7. De rechtbank overweegt als volgt. Uitgangspunt is dat verweerder, gelet op het interstatelijk vertrouwensbeginsel, in het algemeen ervan uit mag gaan dat Bulgarije zijn internationale verplichtingen nakomt. De Afdeling Bestuursrechtspraak van de Raad van State (de Afdeling) heeft dat ten aanzien van Bulgarije recent bevestigd in haar uitspraken van 16 augustus 2023 (ECLI:NL:RVS:2023:3133 en ECLI:NL:RVS:2023:3134). De Afdeling komt op basis van de beschikbare informatie onder meer tot de conclusie dat Dublinclaimanten geen reëel risico lopen om slachtoffer te worden van pushbacks in Bulgarije. Eiser is er, met hetgeen hij heeft aangevoerd, naar het oordeel van de rechtbank niet in geslaagd, om het tegendeel aannemelijk te maken.
8. Daarbij komt dat Bulgarije met het claimakkoord garandeert dat het verzoek van eiser om internationale bescherming in behandeling zal worden genomen, met inachtneming van het EVRM, het Vluchtelingenverdrag en de verschillende richtlijnen op het gebied van asielrecht. Als eiser in Bulgarije toch wordt geconfronteerd met tekortkomingen bij de behandeling van zijn asielverzoek, in de opvangvoorzieningen, of anderszins, ligt het op zijn weg om hierover te klagen bij de Bulgaarse autoriteiten. Niet is gebleken dat klagen niet mogelijk of bij voorbaat zinloos is.
9. Op grond van het voorgaande oordeelt de rechtbank dat verweerder zich terecht op het standpunt heeft gesteld dat voor Bulgarije van het interstatelijk vertrouwensbeginsel kan worden uitgegaan en dat door overdracht van eiser aan Bulgarije geen situatie zal ontstaan in strijd met artikel 4 van het EU Handvest of artikel 3 van het EVRM.

Conclusie en gevolgen

10. Het beroep is ongegrond. Eiser krijgt geen vergoeding van zijn proceskosten.

Beslissing

De rechtbank verklaart het beroep ongegrond.
Deze uitspraak is gedaan door mr. J. Boerlage-van den Bosch, rechter, in aanwezigheid van mr.
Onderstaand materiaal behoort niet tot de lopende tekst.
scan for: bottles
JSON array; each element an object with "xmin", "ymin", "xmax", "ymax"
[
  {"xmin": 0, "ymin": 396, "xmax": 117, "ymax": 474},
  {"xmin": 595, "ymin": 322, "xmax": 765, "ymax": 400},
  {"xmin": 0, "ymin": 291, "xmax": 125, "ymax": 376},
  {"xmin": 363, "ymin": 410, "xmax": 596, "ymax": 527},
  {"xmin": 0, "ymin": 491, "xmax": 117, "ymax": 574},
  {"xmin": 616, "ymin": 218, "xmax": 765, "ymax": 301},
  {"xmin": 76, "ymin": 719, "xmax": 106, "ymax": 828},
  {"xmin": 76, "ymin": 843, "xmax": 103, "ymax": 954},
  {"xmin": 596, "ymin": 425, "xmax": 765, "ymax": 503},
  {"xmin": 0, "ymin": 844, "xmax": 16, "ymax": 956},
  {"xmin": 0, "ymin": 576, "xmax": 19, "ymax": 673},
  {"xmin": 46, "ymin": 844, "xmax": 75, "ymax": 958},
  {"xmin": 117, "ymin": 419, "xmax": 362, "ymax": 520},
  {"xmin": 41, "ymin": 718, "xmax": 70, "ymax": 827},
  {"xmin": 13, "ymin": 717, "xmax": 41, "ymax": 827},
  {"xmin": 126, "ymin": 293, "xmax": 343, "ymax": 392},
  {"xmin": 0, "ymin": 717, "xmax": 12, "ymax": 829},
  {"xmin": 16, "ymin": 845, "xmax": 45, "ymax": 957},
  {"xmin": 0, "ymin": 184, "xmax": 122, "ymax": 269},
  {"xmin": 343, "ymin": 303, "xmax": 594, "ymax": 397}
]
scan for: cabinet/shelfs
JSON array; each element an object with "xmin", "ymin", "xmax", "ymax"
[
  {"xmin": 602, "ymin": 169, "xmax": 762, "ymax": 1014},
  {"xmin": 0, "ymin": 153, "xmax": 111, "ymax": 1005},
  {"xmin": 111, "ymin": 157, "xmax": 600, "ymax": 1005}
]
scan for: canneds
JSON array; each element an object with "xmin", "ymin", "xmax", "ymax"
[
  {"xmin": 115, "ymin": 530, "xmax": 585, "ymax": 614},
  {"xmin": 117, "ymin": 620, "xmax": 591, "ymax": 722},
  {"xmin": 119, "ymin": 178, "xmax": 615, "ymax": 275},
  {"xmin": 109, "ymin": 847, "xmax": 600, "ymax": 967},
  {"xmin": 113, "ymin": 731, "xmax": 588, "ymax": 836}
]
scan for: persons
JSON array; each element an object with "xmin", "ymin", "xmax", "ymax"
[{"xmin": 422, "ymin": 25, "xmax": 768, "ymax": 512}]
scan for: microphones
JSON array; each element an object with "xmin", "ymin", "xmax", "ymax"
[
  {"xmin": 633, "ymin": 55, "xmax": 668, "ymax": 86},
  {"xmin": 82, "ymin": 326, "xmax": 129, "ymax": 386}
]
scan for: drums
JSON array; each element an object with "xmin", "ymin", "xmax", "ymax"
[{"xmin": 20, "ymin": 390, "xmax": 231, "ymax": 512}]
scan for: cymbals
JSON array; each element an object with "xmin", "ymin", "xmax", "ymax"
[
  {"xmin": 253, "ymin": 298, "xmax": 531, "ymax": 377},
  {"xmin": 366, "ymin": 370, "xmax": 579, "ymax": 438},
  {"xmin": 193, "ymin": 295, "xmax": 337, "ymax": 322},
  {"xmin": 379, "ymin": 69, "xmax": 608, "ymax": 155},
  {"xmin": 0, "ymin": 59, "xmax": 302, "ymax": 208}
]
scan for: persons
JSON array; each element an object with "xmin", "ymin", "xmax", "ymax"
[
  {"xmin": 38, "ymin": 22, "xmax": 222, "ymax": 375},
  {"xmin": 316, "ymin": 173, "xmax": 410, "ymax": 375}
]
M.J. Tijnagel, griffier, en openbaar gemaakt door middel van geanonimiseerde publicatie op rechtspraak.nl.
De uitspraak is bekendgemaakt op:
Informatie over verzet
Als partijen het niet eens zijn met deze uitspraak, kunnen zij een verzetschrift sturen naar de rechtbank waarin zij uitleggen waarom zij het niet eens zijn met deze uitspraak. Het verzetschrift moet worden ingediend binnen zes weken na de dag waarop deze uitspraak is verzonden. Als partijen graag een zitting willen om het verzetschrift toe te lichten, moeten zij dit in het verzetschrift vermelden.

Voetnoten

1.Dit staat ook in artikel 30, eerste lid, van de Vreemdelingenwet 2000.